Submitted by YonatanBitton t3_yeppof in MachineLearning

Our paper "WinoGAViL: Gamified Association Benchmark to Challenge Vision-and-Language Models" was accepted to NeurIPS 2022, Datasets and Benchmark.

Paper: http://arxiv.org/abs/2207.12576Website: http://winogavil.github.ioHuggingface: https://huggingface.co/datasets/nlphuji/winogavilColab: https://colab.research.google.com/drive/19qcPovniLj2PiLlP75oFgsK-uhTr6SSi

Which images best fit the cue werewolf? Did you know V&L AI models only get ~50% on our challenging WinoGAViL association task but humans get 90%?

https://preview.redd.it/upvig7xbrcw91.png?width=1658&format=png&auto=webp&s=8f733a993bb7a6bf2a1377d39ae830e46e9c8cab

Introducing WinoGAViL, an online game you can play now against AI! WinoGAViL is a dynamic benchmark for evaluating V&L models.

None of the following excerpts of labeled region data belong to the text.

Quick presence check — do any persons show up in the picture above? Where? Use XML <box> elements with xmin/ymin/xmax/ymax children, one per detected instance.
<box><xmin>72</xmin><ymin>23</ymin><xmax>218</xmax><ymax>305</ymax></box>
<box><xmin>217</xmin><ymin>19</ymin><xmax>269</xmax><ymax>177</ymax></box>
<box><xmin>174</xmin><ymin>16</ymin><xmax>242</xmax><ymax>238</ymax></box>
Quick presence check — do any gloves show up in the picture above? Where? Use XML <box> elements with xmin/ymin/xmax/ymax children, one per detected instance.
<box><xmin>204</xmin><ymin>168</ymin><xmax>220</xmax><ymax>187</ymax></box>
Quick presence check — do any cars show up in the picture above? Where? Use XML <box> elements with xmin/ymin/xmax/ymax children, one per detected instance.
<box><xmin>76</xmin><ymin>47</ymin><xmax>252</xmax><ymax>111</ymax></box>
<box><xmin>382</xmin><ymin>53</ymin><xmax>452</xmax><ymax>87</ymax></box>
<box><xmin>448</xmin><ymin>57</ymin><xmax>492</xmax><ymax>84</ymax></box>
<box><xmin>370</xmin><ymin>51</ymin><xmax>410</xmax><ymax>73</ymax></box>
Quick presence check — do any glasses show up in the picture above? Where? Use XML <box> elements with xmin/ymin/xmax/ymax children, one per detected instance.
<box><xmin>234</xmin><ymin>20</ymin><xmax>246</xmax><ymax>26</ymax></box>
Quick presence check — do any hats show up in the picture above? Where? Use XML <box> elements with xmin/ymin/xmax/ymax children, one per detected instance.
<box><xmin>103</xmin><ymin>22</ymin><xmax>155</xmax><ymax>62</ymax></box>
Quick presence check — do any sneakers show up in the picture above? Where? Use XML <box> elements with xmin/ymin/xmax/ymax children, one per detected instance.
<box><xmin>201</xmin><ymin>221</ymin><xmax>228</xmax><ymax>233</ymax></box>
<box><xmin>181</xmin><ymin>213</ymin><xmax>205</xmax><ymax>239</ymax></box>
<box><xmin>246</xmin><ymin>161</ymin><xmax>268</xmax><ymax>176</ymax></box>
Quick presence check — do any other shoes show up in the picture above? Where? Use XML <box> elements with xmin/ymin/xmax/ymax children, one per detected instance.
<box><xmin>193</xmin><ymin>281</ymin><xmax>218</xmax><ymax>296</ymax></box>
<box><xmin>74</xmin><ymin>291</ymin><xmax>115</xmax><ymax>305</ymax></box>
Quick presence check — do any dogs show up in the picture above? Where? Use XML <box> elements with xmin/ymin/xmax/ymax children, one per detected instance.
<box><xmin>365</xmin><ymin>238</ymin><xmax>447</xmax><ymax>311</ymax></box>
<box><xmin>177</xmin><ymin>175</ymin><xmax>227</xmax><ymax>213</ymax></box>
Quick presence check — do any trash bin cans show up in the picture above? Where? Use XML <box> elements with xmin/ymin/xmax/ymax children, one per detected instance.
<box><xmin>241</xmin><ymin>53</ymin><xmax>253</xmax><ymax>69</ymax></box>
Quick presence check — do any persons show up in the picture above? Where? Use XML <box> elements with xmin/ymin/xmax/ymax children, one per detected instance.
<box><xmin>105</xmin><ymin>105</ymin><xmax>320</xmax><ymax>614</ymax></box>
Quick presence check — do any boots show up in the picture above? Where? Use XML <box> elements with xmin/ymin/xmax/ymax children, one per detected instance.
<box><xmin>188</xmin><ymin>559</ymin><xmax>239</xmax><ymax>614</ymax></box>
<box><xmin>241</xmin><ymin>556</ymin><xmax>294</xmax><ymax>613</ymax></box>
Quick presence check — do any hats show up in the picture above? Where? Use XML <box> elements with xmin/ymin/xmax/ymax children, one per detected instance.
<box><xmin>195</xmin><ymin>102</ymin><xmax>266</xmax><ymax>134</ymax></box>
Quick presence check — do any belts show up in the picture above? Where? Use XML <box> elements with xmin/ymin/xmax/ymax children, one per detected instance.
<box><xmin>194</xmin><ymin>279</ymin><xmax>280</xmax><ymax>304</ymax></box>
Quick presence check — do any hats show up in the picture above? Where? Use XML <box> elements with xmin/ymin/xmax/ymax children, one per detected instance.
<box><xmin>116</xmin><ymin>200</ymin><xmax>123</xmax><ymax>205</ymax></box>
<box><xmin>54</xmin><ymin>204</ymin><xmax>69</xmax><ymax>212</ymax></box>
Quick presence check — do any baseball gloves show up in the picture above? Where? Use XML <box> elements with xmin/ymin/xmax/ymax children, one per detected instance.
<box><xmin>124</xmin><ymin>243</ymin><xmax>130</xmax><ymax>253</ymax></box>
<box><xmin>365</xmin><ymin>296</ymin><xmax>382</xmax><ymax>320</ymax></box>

Inspired by the popular card game Codenames, spymasters give a textual cue related to several visual candidates, and another player identifies them.

We analyze the skills required to solve the WinoGAViL dataset, observing challenging visual and non-visual patterns, such as attribution, general knowledge, word sense making, humor, analogy, visual similarity, abstraction, and more.

We use the game to collect 3.5K instances, finding that they are intuitive for humans (>90% Jaccard index) but challenging for state-of-the-art AI models, where the best model (ViLT) achieves a score of 52%, succeeding mostly where the cue is visually salient.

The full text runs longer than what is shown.